---------- MATERIAL TO PROCESS

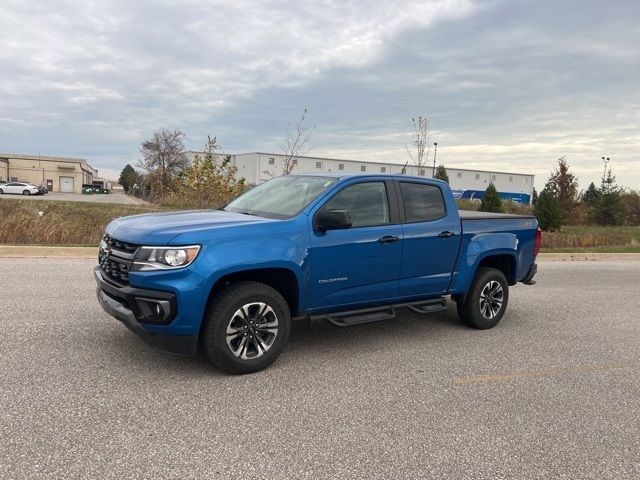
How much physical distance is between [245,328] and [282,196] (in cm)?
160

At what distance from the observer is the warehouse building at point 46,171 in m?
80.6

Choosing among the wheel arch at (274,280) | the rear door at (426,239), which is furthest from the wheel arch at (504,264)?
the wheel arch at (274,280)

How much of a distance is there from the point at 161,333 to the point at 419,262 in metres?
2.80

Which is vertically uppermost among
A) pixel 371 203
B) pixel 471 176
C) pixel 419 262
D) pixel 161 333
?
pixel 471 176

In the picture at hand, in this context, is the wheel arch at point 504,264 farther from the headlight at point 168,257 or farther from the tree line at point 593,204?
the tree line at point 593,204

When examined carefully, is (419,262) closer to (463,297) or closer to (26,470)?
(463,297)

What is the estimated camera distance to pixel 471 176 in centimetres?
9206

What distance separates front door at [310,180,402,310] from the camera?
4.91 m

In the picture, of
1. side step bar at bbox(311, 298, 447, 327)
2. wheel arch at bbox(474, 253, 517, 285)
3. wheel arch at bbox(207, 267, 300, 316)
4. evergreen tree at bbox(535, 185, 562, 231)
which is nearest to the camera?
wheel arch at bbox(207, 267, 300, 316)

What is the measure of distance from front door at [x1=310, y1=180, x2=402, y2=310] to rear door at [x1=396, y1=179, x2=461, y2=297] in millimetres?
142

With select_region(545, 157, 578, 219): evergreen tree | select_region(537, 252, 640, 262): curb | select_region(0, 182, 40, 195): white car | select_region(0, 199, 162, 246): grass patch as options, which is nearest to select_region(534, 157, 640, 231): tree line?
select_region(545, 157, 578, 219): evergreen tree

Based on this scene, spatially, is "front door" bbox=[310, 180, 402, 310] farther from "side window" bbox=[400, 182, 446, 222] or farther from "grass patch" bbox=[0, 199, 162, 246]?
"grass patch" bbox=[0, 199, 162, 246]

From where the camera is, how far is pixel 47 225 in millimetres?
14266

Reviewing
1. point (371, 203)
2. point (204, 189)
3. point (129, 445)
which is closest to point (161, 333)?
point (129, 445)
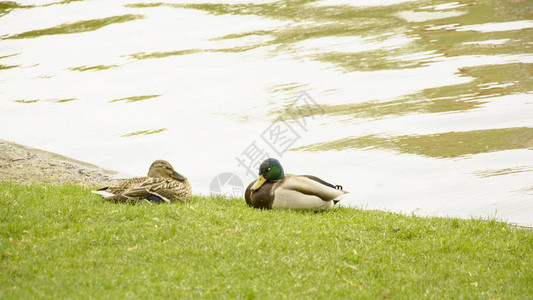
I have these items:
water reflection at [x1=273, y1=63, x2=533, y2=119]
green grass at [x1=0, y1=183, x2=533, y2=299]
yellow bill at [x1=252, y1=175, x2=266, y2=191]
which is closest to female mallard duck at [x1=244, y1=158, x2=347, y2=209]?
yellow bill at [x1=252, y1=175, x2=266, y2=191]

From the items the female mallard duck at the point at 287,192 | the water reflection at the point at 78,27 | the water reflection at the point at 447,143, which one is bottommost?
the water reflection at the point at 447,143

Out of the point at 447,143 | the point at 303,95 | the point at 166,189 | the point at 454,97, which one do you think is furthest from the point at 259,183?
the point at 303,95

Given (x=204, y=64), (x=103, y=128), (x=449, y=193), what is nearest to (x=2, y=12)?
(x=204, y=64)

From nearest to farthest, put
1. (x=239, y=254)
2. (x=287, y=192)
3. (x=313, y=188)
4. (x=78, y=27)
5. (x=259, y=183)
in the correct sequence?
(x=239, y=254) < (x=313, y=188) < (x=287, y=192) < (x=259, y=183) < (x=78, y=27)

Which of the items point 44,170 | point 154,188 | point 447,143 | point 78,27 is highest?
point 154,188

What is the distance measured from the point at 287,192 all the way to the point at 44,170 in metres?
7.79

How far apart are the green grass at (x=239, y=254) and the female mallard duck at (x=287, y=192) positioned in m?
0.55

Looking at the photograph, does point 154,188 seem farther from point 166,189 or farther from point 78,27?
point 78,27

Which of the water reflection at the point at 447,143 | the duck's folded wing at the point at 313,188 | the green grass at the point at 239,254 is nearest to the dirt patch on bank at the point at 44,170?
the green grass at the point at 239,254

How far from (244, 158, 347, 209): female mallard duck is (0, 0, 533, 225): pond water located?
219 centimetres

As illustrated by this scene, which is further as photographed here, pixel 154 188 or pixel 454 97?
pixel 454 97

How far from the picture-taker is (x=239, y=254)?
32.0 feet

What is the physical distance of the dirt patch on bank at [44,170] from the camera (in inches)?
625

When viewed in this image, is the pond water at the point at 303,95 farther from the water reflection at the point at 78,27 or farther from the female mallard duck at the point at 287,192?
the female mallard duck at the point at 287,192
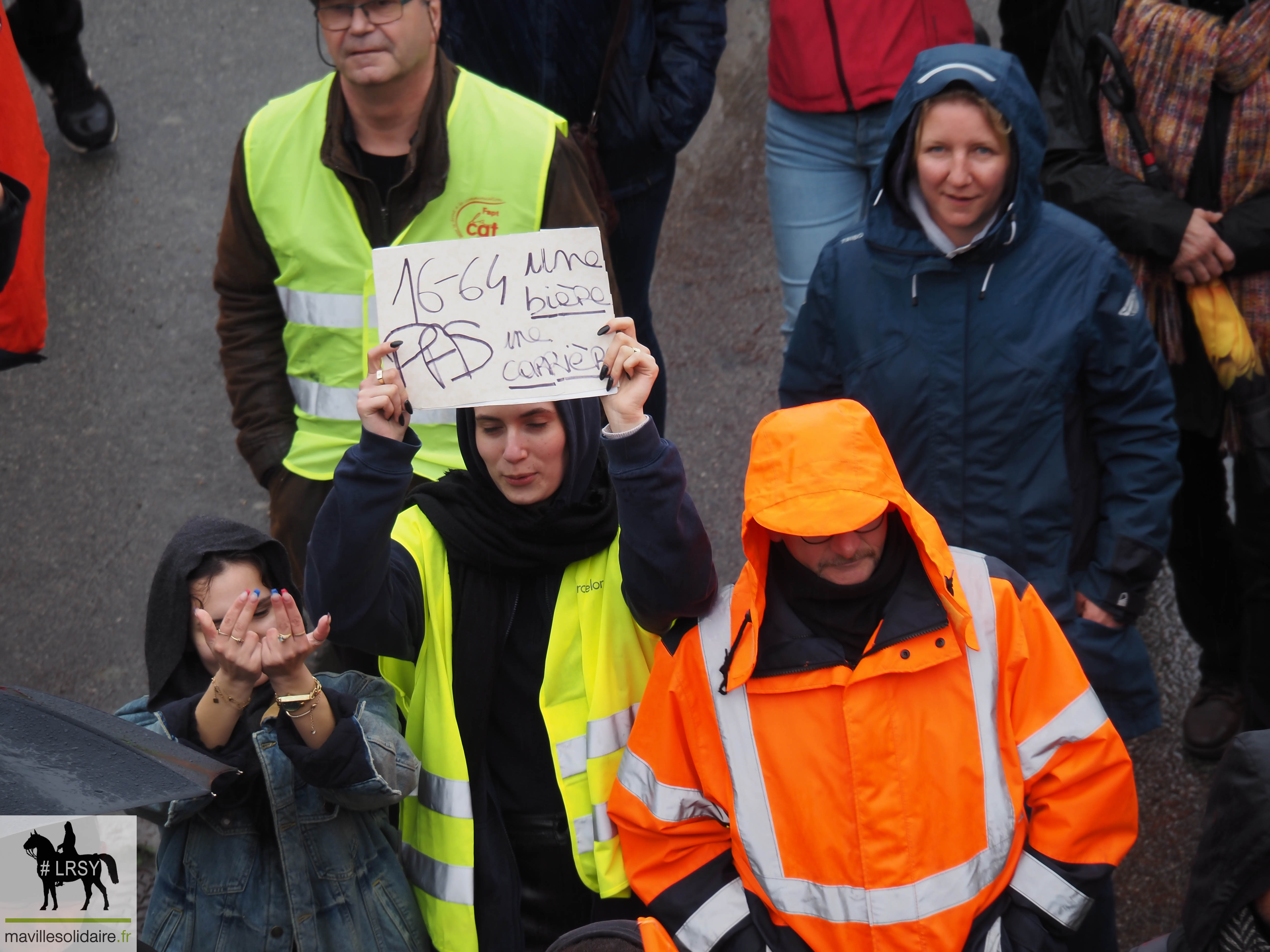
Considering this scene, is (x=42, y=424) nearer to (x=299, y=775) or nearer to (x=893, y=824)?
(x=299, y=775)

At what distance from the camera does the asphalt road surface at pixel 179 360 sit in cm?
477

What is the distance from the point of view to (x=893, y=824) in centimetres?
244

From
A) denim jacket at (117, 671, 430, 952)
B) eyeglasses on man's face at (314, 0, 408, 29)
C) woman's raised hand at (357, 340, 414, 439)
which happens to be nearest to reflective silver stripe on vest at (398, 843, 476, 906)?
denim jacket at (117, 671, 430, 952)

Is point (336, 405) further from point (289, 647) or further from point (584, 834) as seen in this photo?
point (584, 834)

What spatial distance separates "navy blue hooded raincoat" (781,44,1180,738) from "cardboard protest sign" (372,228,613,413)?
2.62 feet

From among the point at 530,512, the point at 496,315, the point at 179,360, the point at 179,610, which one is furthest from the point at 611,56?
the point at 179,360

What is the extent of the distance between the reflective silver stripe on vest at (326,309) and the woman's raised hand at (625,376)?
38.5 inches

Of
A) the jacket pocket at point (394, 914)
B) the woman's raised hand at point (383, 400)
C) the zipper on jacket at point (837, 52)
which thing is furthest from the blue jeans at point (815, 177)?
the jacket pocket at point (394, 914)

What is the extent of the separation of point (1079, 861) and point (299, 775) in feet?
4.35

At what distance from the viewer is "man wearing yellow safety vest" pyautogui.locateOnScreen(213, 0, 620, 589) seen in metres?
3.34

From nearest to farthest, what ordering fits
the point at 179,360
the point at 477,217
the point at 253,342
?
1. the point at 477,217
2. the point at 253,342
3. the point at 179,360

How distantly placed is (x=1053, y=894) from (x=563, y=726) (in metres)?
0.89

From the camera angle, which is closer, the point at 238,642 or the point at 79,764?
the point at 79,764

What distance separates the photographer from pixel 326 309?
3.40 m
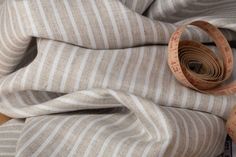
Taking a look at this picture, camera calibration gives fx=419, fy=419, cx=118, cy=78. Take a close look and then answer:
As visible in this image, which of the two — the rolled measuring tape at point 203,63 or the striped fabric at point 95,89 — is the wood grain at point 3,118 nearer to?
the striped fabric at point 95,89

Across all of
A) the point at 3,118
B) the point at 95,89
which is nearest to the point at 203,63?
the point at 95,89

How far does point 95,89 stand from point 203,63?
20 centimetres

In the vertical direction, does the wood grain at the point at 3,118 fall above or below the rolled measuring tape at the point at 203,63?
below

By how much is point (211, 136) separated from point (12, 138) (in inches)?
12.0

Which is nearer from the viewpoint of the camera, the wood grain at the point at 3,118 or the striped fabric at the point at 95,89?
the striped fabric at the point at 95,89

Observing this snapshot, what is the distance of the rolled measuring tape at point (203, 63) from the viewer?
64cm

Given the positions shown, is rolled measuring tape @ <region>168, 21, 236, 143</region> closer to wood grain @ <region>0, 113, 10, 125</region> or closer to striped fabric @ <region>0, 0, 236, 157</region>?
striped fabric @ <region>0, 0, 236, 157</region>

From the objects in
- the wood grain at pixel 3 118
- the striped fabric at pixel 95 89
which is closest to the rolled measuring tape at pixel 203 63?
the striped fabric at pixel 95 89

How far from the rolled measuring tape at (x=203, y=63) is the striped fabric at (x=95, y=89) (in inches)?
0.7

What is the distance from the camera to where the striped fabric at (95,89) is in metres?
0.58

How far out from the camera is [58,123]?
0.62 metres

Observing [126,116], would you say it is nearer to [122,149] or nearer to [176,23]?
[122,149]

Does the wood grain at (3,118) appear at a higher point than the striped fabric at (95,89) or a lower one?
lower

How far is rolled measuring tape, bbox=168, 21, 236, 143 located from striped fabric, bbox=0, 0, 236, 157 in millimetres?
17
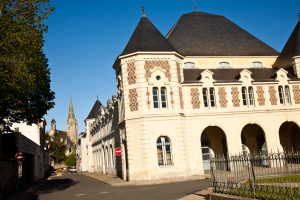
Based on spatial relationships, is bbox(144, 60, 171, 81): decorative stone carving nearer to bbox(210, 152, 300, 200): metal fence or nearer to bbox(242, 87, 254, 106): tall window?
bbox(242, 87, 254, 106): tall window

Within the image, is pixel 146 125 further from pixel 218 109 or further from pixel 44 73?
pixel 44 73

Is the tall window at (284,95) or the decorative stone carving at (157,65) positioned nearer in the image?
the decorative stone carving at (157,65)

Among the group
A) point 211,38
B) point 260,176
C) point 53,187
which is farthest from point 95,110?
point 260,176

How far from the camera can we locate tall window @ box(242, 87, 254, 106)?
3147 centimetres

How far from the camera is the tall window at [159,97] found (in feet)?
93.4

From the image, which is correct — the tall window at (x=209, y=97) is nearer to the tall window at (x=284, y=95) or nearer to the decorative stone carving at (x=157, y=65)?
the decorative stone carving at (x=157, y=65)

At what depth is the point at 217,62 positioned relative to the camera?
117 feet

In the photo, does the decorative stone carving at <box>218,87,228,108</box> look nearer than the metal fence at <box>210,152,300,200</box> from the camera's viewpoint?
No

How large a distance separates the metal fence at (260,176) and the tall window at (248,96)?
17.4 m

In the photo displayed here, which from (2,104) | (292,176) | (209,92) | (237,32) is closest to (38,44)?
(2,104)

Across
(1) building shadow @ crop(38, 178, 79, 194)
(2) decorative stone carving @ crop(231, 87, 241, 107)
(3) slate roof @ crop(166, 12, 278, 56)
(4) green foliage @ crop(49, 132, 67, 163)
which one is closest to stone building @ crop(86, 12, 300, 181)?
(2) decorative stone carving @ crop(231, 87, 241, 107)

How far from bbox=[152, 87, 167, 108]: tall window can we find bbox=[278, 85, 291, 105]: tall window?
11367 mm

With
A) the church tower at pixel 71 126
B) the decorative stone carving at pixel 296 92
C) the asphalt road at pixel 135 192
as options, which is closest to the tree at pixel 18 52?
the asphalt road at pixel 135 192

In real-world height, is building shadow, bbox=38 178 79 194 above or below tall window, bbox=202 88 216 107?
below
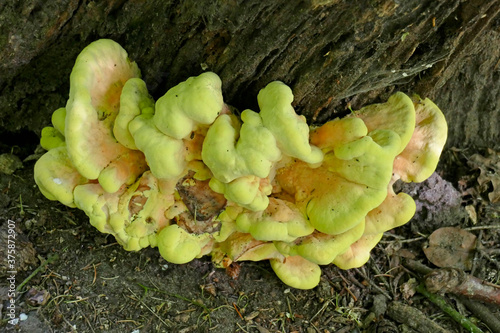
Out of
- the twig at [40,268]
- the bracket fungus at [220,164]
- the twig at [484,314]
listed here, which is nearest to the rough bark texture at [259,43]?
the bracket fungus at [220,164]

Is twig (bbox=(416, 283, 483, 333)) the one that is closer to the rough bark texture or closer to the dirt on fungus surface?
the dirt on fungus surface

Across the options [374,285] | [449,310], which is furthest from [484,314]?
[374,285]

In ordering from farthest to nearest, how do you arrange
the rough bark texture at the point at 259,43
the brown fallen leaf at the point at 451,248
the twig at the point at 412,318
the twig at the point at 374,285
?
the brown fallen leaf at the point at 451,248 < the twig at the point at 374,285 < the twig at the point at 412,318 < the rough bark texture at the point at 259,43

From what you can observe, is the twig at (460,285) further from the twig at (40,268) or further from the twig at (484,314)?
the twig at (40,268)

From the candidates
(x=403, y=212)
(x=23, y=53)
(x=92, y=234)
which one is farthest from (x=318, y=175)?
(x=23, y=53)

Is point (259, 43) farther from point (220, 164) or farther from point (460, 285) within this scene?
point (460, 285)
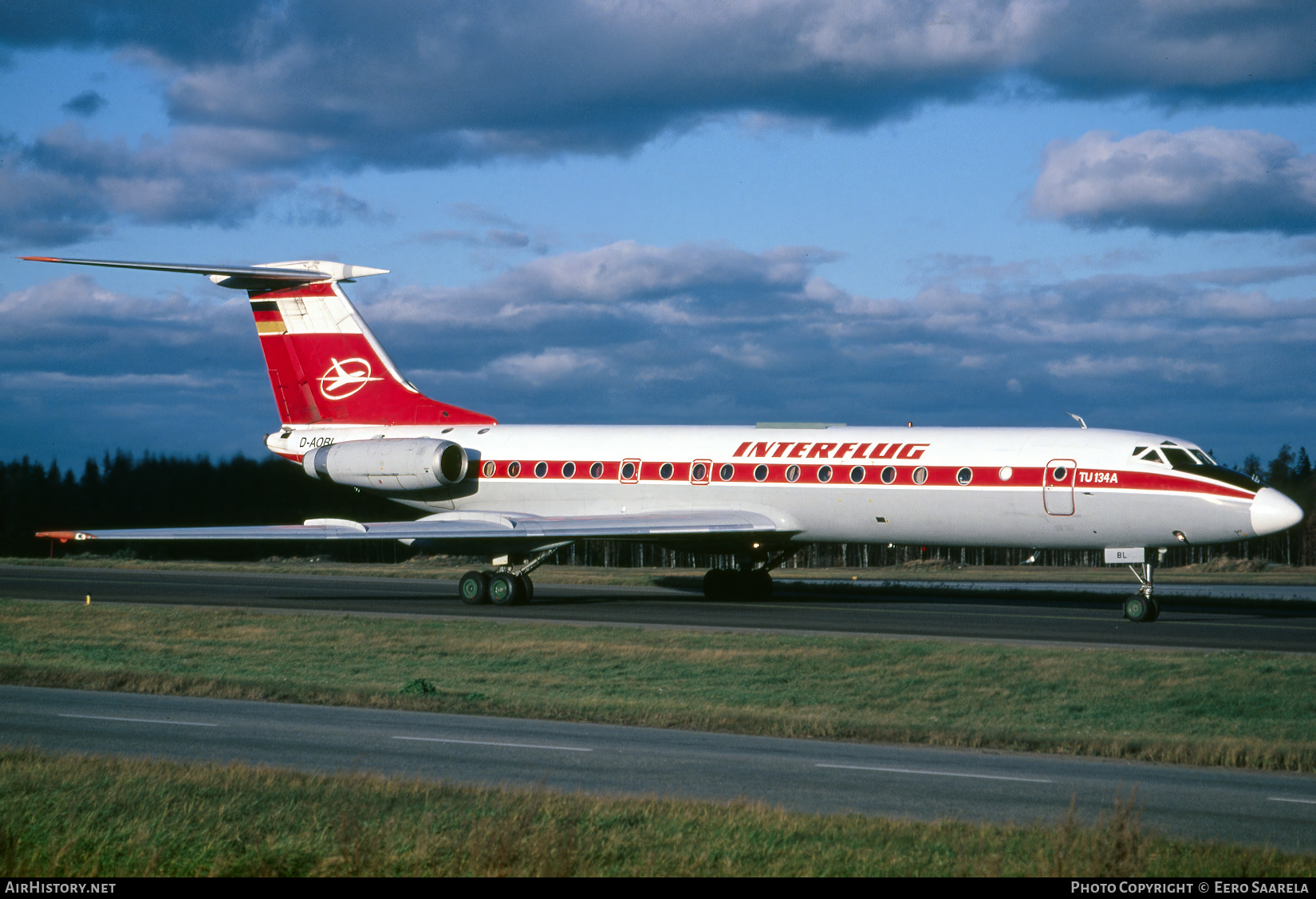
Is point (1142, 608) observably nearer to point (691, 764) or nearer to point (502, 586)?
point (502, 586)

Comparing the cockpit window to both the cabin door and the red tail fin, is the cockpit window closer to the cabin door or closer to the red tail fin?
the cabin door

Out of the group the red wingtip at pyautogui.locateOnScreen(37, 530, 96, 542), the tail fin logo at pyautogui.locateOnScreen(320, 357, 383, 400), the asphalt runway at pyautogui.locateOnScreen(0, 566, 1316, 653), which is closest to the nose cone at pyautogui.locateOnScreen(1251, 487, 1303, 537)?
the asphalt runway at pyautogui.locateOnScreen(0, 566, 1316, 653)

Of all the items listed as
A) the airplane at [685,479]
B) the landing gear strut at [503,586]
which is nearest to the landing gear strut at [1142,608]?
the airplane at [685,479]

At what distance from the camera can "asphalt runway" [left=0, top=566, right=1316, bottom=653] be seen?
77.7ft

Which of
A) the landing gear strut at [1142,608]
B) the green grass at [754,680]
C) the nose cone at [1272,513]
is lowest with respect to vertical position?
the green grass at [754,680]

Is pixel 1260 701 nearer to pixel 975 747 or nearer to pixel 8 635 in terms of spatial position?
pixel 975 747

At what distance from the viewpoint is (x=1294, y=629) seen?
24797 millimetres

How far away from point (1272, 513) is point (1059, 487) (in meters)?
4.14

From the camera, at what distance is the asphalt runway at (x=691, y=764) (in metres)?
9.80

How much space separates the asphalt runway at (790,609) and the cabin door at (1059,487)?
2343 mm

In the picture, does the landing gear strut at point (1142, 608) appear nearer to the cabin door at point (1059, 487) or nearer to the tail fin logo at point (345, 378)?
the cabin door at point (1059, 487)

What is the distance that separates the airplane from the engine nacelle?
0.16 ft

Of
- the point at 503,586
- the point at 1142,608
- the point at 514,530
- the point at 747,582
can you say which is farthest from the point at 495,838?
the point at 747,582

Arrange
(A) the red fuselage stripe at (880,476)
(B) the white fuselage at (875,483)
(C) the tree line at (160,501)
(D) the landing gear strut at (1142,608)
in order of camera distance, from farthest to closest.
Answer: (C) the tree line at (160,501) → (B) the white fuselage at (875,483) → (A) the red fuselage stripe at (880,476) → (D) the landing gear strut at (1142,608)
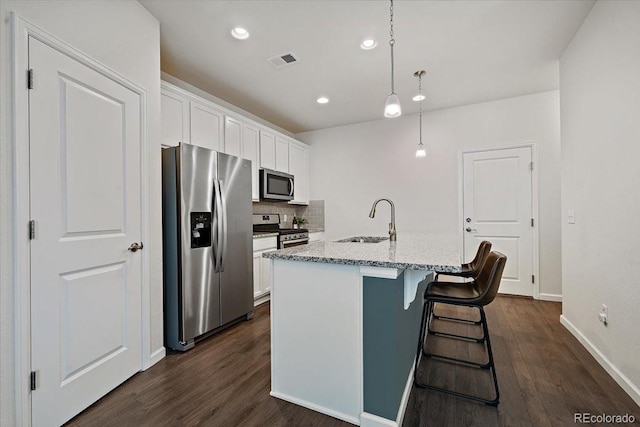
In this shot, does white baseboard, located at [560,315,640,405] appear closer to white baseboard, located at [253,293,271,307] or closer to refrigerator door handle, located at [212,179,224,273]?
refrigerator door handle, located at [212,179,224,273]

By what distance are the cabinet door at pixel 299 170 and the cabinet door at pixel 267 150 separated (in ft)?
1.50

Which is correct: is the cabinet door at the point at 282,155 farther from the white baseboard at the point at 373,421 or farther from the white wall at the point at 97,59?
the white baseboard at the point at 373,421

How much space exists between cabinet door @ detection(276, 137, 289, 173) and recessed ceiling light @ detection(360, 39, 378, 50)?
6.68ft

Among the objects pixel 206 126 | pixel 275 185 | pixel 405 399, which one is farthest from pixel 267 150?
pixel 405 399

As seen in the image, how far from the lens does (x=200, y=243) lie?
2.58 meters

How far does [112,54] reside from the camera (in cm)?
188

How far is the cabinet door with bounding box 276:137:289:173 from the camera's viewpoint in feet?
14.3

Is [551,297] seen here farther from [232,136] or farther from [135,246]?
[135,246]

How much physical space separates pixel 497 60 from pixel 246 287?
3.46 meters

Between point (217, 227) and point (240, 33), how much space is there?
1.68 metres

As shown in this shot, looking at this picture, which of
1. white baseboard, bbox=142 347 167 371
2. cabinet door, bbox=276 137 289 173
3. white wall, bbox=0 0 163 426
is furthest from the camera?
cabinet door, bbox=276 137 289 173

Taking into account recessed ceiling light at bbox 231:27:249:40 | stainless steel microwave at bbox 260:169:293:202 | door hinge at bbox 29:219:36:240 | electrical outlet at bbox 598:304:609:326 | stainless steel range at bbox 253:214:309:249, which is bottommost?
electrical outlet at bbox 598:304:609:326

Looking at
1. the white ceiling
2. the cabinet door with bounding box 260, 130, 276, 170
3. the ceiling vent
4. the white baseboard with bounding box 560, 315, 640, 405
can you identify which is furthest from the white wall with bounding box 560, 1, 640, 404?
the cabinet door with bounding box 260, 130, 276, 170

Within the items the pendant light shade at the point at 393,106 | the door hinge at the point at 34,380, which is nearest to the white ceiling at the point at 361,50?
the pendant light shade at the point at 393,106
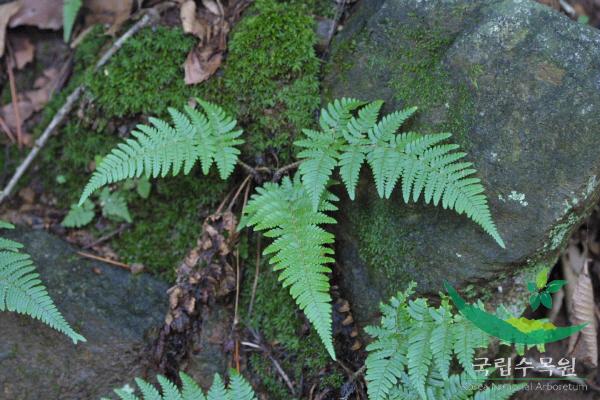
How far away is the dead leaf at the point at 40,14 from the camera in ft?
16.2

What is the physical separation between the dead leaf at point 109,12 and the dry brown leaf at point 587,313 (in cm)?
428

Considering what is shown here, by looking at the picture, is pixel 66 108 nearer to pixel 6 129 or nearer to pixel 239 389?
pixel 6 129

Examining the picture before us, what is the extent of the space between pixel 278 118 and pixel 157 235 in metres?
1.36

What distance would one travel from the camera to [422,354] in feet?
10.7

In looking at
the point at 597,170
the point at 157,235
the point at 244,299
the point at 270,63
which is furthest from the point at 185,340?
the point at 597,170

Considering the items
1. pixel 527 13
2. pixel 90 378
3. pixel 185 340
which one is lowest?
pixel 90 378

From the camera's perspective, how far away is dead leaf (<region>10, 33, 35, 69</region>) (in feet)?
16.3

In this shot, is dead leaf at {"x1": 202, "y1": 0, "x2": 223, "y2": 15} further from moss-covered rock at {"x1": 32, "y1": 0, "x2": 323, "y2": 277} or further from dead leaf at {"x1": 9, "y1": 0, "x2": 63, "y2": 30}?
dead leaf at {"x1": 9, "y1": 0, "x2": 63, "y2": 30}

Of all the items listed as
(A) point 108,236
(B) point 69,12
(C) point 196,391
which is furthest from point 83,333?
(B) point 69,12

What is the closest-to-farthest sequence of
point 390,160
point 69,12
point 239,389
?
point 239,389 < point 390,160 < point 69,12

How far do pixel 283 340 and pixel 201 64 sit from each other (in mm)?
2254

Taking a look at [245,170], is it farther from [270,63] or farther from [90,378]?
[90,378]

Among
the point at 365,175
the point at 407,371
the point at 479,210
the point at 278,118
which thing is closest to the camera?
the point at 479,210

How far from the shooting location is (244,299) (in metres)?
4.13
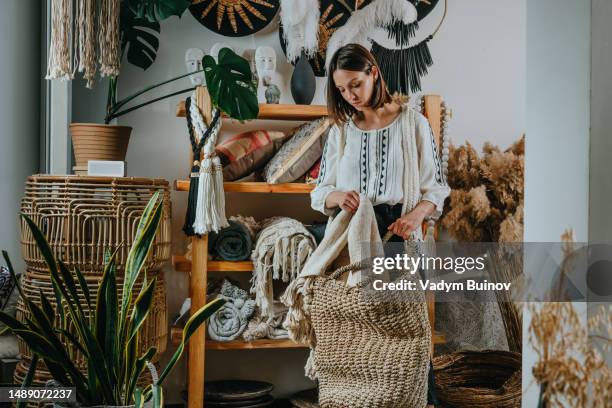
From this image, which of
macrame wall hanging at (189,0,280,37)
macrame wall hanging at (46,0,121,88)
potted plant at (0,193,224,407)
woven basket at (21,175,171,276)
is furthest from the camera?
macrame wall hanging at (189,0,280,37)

--------------------

• **JOB**:
Repeat nothing but the lines from the one containing "What is the closest-to-farthest sequence of" through the end of the entries, exactly, and skip the pictures.

• **SOLUTION TO THE PROBLEM**:
What is the closest-to-farthest sequence of
point 390,160
point 69,12
point 239,389
?
point 239,389 < point 390,160 < point 69,12

How far do pixel 283 340 and pixel 201 64 sit from each other (in mm)?
2254

Taking a look at [245,170], is it farther from [270,63] or farther from [90,378]?
[90,378]

Among
the point at 365,175
the point at 407,371
the point at 479,210
the point at 278,118
which thing is closest to the camera?
the point at 479,210

How far from the shooting location is (244,299) (in metres)?
4.13
From this image, which of
macrame wall hanging at (189,0,280,37)
macrame wall hanging at (46,0,121,88)
potted plant at (0,193,224,407)
woven basket at (21,175,171,276)
is furthest from the camera?
macrame wall hanging at (189,0,280,37)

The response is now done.